[Requirements]
a) Answer these questions about the forum post on C portability, one answer per line.
(i) Which two people does the post name as the co-creators of Lua?
(ii) What term did Roberto use for Lua, as quoted in the post?
(iii) Which two data types does the writer give as possible ones to avoid?
b) Carry on the forum post about C portability and Lua, beginning right after its final sentence.

[Source document]
---*---
I recently read an interview with Lua co-creators Luiz H. de Figueredo and Roberto Ierusalimschy, where they discussed the design, and implementation of Lua. It was very intriguing to say the least. However, one part of the discussion brought something up in my mind. Roberto spoke of Lua as a "freestanding application" (that is, it's pure ANSI C that uses nothing from the OS.) He said, that the core of Lua was completely portable, and because of its purity has been able to be ported much more easily and to platforms never even considered (such as robots, and embedded devices.)
Now this makes me wonder. C in general is a very portable language. So, what parts of C (namely those in the the standard library) are the most unportable? and what are those that can be expected to work on most platforms? Should only a limited set of data types be used (e.g. avoiding short and maybe float)? What about the FILE and the stdio system? malloc and free? It seems that Lua avoids all of these. Is that taking things to the extreme? Or are they the root of portability issues? Beyond this, what other things can be done to make code extremely portable?
---*---
[Dataset entries]
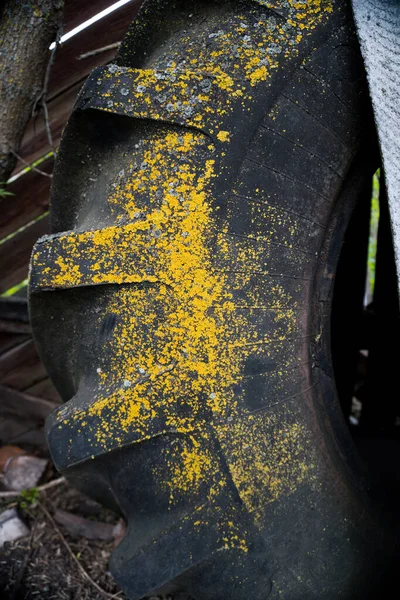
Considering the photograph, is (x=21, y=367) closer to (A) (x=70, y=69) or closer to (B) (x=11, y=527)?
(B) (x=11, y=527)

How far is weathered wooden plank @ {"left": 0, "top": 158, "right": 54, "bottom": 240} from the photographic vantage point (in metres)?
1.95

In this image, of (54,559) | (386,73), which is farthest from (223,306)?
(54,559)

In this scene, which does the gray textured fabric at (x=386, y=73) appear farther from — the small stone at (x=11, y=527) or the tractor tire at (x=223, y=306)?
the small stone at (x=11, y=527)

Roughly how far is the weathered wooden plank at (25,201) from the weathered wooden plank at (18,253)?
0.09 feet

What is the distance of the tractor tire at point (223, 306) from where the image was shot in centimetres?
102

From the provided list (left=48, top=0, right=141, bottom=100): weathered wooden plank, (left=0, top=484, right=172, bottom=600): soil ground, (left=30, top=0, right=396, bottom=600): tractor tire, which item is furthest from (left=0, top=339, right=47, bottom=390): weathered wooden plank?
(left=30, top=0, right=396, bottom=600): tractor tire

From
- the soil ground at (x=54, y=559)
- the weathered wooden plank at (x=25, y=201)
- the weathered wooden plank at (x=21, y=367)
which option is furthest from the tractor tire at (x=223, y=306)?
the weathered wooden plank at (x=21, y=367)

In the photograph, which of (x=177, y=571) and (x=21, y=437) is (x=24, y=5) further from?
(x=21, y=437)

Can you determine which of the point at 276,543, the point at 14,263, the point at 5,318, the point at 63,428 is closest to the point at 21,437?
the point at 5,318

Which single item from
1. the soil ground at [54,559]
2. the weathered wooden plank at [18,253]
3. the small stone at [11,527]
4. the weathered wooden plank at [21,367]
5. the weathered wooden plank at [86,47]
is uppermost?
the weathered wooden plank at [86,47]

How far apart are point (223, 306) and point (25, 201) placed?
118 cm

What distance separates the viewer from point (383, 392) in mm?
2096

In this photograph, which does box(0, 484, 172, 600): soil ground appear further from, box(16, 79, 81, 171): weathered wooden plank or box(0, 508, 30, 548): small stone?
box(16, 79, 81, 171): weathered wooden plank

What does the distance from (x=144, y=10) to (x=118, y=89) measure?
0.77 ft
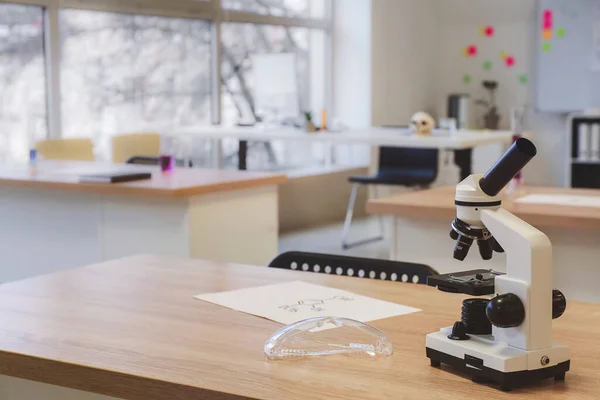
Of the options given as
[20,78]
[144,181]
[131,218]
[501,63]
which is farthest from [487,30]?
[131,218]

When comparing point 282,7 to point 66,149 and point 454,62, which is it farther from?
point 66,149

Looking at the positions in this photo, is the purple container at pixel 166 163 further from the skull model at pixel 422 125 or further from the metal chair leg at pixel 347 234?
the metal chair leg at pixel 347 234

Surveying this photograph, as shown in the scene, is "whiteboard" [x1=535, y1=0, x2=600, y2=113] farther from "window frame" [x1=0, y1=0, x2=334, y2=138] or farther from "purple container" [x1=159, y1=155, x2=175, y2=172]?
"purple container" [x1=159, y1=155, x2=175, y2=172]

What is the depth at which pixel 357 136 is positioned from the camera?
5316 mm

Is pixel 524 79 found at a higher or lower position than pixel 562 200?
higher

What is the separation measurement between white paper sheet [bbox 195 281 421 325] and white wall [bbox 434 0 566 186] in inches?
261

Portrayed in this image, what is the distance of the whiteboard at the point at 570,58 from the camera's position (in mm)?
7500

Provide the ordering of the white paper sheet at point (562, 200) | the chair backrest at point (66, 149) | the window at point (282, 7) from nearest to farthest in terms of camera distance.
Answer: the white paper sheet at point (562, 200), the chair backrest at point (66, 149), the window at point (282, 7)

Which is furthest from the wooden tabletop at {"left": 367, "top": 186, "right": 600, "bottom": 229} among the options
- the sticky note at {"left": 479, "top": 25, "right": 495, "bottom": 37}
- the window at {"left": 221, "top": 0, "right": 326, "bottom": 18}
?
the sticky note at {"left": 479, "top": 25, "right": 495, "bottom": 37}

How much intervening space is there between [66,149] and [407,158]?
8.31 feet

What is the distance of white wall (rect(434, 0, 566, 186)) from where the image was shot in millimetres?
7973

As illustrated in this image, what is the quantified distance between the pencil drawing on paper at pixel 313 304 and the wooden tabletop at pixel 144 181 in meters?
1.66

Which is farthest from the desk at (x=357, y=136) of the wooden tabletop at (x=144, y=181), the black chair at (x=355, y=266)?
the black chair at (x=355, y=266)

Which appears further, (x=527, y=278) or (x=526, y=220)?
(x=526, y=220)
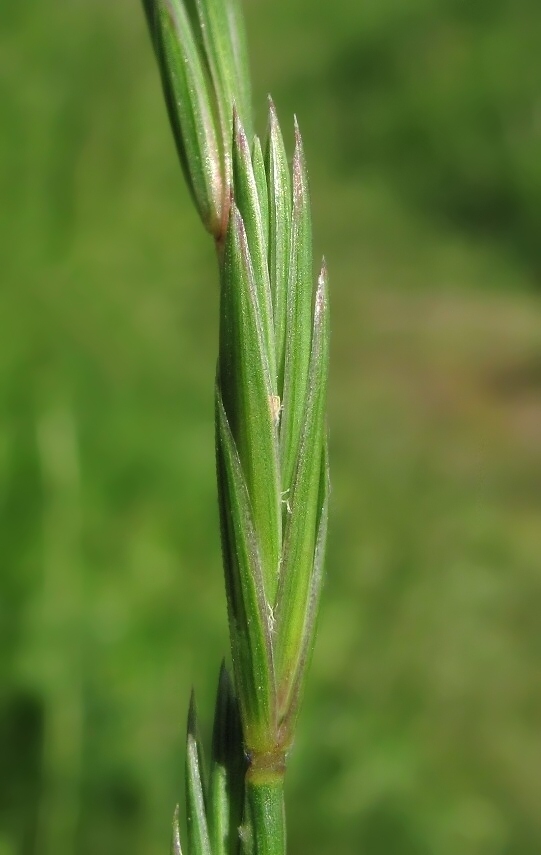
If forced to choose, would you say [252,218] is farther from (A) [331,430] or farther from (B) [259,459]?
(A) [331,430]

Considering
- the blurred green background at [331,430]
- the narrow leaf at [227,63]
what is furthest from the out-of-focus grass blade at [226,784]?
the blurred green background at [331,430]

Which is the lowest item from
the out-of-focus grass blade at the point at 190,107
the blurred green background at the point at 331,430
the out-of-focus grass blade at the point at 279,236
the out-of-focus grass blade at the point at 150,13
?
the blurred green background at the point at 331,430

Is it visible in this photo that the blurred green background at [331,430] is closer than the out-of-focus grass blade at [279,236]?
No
---*---
[Replies]
a)
(i) Luiz H. de Figueredo and Roberto Ierusalimschy
(ii) A "freestanding application"
(iii) short and (maybe) float

b)
The reason I'm asking all of this, is because I'm currently writing an application in pure C89, and it's optimal that it be as portable as possible. I'm willing take a middle road in implementing it (portable enough, but no so much that I have to write everything from scratch.) Anyways, I just wanted to see what in general is key to writing the best C code.
As a final note, all of this discussion is related to C89 only.
In the case of Lua, we don't have much to complain about the C language itself but we have found that the C standard library contains many functions that seem harmless and straight-forward to use, until you consider that they do not check their input for validity (which is fine if inconveninent). The C standard says that handling bad input is undefined behavior, allowing those functions to do whatever they want, even crash the host program. Consider, for instance, strftime. Some libc's simply ignore invalid format specifiers but other libc's (e.g., in Windows) crash! Now, strftime is not a crucial function. Why crash instead of doing something sensible? So, Lua has to do its own validation of input before calling strftime and exporting strftime to Lua programs becomes a chore. Hence, we have tried to stay clear from these problems in the Lua core by aiming at freestanding for the core. But the Lua standard libraries cannot do that, because their goal is to export facilities to Lua programs, including what is available in the C standard library.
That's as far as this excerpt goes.